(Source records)
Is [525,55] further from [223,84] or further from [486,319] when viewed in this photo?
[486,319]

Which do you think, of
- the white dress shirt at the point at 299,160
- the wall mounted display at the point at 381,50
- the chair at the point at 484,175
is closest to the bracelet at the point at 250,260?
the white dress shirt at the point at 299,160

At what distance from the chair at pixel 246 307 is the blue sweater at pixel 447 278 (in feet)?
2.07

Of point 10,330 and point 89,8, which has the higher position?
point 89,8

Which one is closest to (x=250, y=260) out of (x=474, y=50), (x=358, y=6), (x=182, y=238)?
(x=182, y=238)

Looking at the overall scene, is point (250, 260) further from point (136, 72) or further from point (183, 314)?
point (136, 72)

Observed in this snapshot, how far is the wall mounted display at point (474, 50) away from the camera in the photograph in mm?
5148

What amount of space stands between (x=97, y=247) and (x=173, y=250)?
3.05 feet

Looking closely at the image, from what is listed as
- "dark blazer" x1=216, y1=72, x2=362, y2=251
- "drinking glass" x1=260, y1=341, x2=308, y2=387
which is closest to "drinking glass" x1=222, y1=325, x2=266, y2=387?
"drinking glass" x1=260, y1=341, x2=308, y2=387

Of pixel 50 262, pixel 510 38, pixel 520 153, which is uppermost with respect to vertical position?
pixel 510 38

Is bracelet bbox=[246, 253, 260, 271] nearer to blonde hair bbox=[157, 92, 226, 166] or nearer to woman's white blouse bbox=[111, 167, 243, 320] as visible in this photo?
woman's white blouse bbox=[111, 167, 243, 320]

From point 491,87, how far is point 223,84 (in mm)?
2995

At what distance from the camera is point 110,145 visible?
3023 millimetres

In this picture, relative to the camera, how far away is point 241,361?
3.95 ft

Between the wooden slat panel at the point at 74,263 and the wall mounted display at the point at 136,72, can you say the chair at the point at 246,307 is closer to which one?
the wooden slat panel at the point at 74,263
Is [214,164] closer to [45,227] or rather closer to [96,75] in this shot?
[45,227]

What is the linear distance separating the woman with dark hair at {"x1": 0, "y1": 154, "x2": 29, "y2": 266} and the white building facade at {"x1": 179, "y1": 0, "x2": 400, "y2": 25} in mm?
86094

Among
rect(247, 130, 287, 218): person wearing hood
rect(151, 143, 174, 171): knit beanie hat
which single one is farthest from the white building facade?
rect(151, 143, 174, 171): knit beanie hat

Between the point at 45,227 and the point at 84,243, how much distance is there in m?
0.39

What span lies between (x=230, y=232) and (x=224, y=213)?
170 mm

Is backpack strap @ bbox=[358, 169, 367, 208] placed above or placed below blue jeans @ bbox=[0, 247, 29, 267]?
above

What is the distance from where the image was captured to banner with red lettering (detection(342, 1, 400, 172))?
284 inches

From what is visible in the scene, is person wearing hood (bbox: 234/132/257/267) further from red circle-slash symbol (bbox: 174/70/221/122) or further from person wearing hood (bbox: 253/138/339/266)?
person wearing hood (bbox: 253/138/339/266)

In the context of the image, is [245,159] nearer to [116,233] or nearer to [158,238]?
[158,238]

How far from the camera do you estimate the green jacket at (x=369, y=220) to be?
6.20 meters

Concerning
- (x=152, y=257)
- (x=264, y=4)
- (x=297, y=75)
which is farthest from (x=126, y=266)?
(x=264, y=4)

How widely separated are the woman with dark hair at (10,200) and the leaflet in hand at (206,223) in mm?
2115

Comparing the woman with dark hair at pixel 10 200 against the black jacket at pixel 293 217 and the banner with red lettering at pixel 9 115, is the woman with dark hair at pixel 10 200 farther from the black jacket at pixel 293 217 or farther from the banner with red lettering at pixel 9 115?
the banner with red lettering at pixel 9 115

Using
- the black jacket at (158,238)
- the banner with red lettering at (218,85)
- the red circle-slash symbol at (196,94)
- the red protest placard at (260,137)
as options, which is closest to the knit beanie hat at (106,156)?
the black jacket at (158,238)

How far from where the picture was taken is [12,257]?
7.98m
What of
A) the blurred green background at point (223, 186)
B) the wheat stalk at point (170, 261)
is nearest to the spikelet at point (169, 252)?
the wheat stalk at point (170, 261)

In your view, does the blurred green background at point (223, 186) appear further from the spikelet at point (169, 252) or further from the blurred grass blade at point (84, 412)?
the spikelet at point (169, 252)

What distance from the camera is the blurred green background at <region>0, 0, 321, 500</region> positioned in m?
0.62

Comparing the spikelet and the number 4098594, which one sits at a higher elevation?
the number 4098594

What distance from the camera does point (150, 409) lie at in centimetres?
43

Problem details:
Reproduce every line of the data above verbatim, from start to finish.

Task result:
Is [525,55] further from [223,84] or further from [486,319] when viewed in this photo?
[486,319]

Which do you think, of
- the white dress shirt at the point at 299,160
- the wall mounted display at the point at 381,50
- the chair at the point at 484,175
is closest to the bracelet at the point at 250,260?
the white dress shirt at the point at 299,160

At what distance from the chair at pixel 246 307 is the blue sweater at pixel 447 278 (in feet)?
2.07

Of point 10,330 and point 89,8, which has the higher position?
point 89,8

Which one is closest to (x=250, y=260) out of (x=474, y=50), (x=358, y=6), (x=182, y=238)?
(x=182, y=238)

Looking at the overall scene, is point (250, 260) further from point (136, 72) or further from point (183, 314)?
point (136, 72)

Observed in this snapshot, how far is the wall mounted display at point (474, 50) away from the camera in the photograph in mm?
5148

What amount of space stands between (x=97, y=247) and (x=173, y=250)?
3.05 feet

Looking closely at the image, from what is listed as
- "dark blazer" x1=216, y1=72, x2=362, y2=251
- "drinking glass" x1=260, y1=341, x2=308, y2=387
which is closest to "drinking glass" x1=222, y1=325, x2=266, y2=387?
"drinking glass" x1=260, y1=341, x2=308, y2=387

Of pixel 50 262, pixel 510 38, pixel 520 153, which is uppermost with respect to vertical position?
pixel 510 38

Is bracelet bbox=[246, 253, 260, 271] nearer to blonde hair bbox=[157, 92, 226, 166] or nearer to woman's white blouse bbox=[111, 167, 243, 320] as visible in this photo?
woman's white blouse bbox=[111, 167, 243, 320]

From point 491,87, how far is point 223,84 (in mm)?
2995

At what distance from the camera is point 110,145 visible?
3023 millimetres

In this picture, relative to the camera, how far away is point 241,361?
3.95 ft

Between the wooden slat panel at the point at 74,263 and the wall mounted display at the point at 136,72, can you say the chair at the point at 246,307 is closer to which one?
the wooden slat panel at the point at 74,263
Is [214,164] closer to [45,227] or rather closer to [96,75] in this shot?
[45,227]

What is the linear distance separating the woman with dark hair at {"x1": 0, "y1": 154, "x2": 29, "y2": 266} and the white building facade at {"x1": 179, "y1": 0, "x2": 400, "y2": 25} in mm?
86094

Among
rect(247, 130, 287, 218): person wearing hood
rect(151, 143, 174, 171): knit beanie hat
which single one is farthest from the white building facade?
rect(151, 143, 174, 171): knit beanie hat

Between the point at 45,227 and the point at 84,243, how much distance is there in m?
0.39

What span lies between (x=230, y=232) and (x=224, y=213)?
170 mm

Is backpack strap @ bbox=[358, 169, 367, 208] placed above or placed below blue jeans @ bbox=[0, 247, 29, 267]?
above

What is the distance from where the image was captured to banner with red lettering (detection(342, 1, 400, 172))?
284 inches

From what is visible in the scene, is person wearing hood (bbox: 234/132/257/267) further from red circle-slash symbol (bbox: 174/70/221/122) or further from person wearing hood (bbox: 253/138/339/266)?
person wearing hood (bbox: 253/138/339/266)

In the context of the image, is [245,159] nearer to [116,233] or nearer to [158,238]?
[158,238]

How far from the camera do you estimate the green jacket at (x=369, y=220) to be?
6.20 meters

Concerning
- (x=152, y=257)
- (x=264, y=4)
- (x=297, y=75)
which is farthest from (x=126, y=266)?
(x=264, y=4)

How widely separated are the woman with dark hair at (10,200) and the leaflet in hand at (206,223) in mm?
2115

Comparing the woman with dark hair at pixel 10 200 against the black jacket at pixel 293 217 and the banner with red lettering at pixel 9 115, is the woman with dark hair at pixel 10 200 farther from the black jacket at pixel 293 217 or farther from the banner with red lettering at pixel 9 115?
the banner with red lettering at pixel 9 115

Using
- the black jacket at (158,238)
- the banner with red lettering at (218,85)
- the red circle-slash symbol at (196,94)
- the red protest placard at (260,137)
as options, which is closest to the knit beanie hat at (106,156)?
the black jacket at (158,238)

How far from where the picture was taken is [12,257]?
7.98m
What of
A) the blurred green background at point (223, 186)
B) the wheat stalk at point (170, 261)
is nearest to the spikelet at point (169, 252)?
the wheat stalk at point (170, 261)

In your view, does the blurred green background at point (223, 186) appear further from the spikelet at point (169, 252) or further from the blurred grass blade at point (84, 412)?
the spikelet at point (169, 252)

What distance from the camera is the blurred green background at <region>0, 0, 321, 500</region> positioned in m?
0.62

Comparing the spikelet and the number 4098594, which one sits at a higher elevation?
the number 4098594

What distance from the camera does point (150, 409) lie at in centimetres?
43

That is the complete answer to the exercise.